- WHAT YOU HAVE TO DO: Search the records below for "Samedi: | 09:30". Return that line and all remaining lines exactly.

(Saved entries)
◇ ◇ ◇ ◇ ◇

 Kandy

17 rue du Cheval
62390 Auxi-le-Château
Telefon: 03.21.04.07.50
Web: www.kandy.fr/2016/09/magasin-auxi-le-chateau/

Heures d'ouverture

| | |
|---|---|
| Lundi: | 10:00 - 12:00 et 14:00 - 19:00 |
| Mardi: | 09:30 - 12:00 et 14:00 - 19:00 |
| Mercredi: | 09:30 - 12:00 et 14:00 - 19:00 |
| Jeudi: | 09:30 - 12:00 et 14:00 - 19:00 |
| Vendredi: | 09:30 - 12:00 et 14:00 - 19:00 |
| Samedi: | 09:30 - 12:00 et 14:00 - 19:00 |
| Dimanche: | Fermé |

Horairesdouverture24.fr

◇ ◇ ◇ ◇ ◇

- TASK ANSWER:
| Samedi: | 09:30 - 12:00 et 14:00 - 19:00 |
| Dimanche: | Fermé |

Horairesdouverture24.fr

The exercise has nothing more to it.